Холуй думал: «В сущности, все они дружат. Ругаются, дерутся, как звери, а в сущности, они вместе. Только я для них чужой».
«У нее были толстые, белые, гладкие ноги, прямо хоть укуси». Альберто перечитал фразу, прикинул, хватит ли секса, и решил, что хватит. Солнце сочилось сквозь грязные стекла беседки, грело ему спину, а он лежал на полу, подперев подбородок рукой. Карандаш застыл над полуисписанным листом бумаги. Кругом, среди пыли, окурков, обгорелых спичек, валялись другие листы, и чистые и готовые. Беседка стояла недалеко от бараков, в маленьком садике, рядом с замшелым, пустым бассейном, над которым летали тучи москитов. Никто – даже полковник – не знал, зачем тут беседка. Она стояла на четырех столбах, в двух метрах от земли. Наверное, ни один человек не поднимался по ее узкой, кривой лесенке, пока Ягуар не придумал открыть двери специальным крючком, который мастерили чуть ли не всем взводом. Именно их взвод нашел беседке применение – здесь скрывались те, кто хотел поспать в учебное время. «Комната вся тряслась, как будто было землетрясение. Женщина стонала, рвала на себе волосы…» Он сунул карандаш в рот, перечитал всю страницу и прибавил еще одну фразу: «Последние укусы понравились ей больше всего, и она обрадовалась, что он придет завтра». Альберто взглянул на листы, исписанные синими буквами. Меньше чем за два часа он написал четыре рассказика. Неплохо! До свистка – конца занятий – оставалось несколько минут. Он перекувырнулся и полежал на спине, расслабив все мышцы. Теперь солнце грело лицо, но глаза закрывать не пришлось – грело оно слабо.

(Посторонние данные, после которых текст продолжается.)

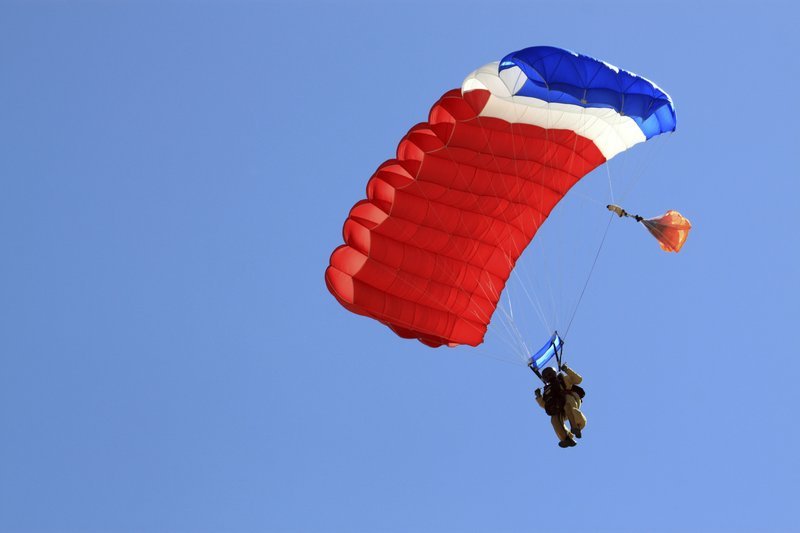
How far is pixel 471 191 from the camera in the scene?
19453mm

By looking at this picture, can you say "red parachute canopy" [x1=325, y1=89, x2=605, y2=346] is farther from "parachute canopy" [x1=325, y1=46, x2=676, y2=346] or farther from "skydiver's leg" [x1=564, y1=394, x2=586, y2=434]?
"skydiver's leg" [x1=564, y1=394, x2=586, y2=434]

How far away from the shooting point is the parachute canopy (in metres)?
18.5

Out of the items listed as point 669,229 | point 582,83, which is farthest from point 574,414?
point 582,83

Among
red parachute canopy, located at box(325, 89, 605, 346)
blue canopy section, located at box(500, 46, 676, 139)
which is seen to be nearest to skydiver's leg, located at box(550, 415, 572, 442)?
red parachute canopy, located at box(325, 89, 605, 346)

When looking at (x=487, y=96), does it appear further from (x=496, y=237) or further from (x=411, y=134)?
(x=496, y=237)

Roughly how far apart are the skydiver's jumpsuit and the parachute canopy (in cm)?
159

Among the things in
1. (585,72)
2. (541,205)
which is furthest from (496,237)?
(585,72)

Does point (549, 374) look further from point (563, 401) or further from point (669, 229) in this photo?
point (669, 229)

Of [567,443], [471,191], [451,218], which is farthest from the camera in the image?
[451,218]

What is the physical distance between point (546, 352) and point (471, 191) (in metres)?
2.22

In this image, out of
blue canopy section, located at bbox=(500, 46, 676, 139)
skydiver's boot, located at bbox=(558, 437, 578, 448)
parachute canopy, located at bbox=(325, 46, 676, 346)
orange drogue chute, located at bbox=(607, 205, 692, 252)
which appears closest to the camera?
blue canopy section, located at bbox=(500, 46, 676, 139)

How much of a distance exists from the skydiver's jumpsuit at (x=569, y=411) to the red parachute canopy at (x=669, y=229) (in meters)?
2.16

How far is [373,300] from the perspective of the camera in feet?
64.2

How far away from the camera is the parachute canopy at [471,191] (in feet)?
60.6
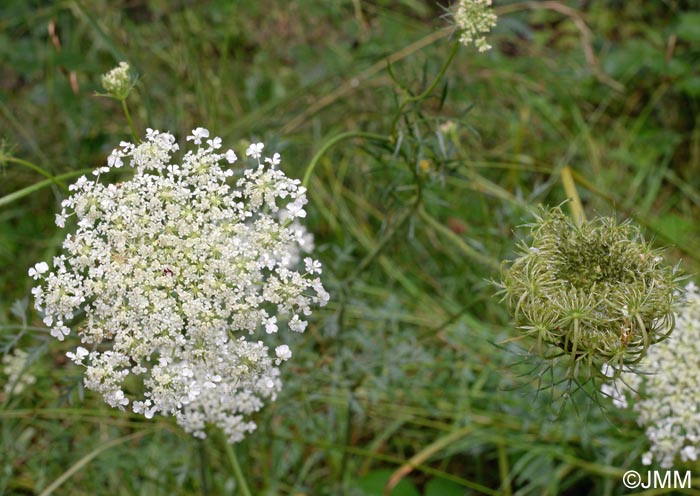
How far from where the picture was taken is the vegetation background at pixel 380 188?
337cm

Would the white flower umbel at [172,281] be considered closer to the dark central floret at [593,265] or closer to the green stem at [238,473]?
the dark central floret at [593,265]

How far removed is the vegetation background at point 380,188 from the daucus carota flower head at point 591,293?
1.90 ft

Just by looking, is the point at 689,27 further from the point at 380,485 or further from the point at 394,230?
the point at 380,485

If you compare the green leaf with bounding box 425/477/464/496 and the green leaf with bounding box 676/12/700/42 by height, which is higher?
the green leaf with bounding box 676/12/700/42

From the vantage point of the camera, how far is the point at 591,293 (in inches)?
81.7

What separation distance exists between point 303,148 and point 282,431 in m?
1.81

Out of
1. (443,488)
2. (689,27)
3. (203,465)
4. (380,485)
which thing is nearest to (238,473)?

Во время обеда вся столовая вдруг осветилась, и назойливый гул голосов немедленно стих. Тысяча пятьсот кадетов повернулись к окнам. И правда, на золотой от солнца траве чернели тени корпусов. С тех пор как Альберто поступил в училище, солнце ни разу не показывалось в октябре.
Он тут же подумал: «Пойду в беседку писать». Когда построились, он прошептал Холую: «Если будет поверка, отзовись за меня», – и в учебном корпусе, улучив минуту, когда сержант отвлекся, юркнул в умывалку. Кадеты пошли в классы, а он по-быстрому проскользнул в беседку. Он написал единым духом три рассказика по четыре страницы; только на последнем, четвертом, почувствовал, что выдыхается, ему захотелось бросить карандаш и помечтать ни о чем. Сигареты кончились несколько дней назад, и он пытался курить окурки с полу, но хватало затяжки на две, табак слежался, а от пыли першило в горле.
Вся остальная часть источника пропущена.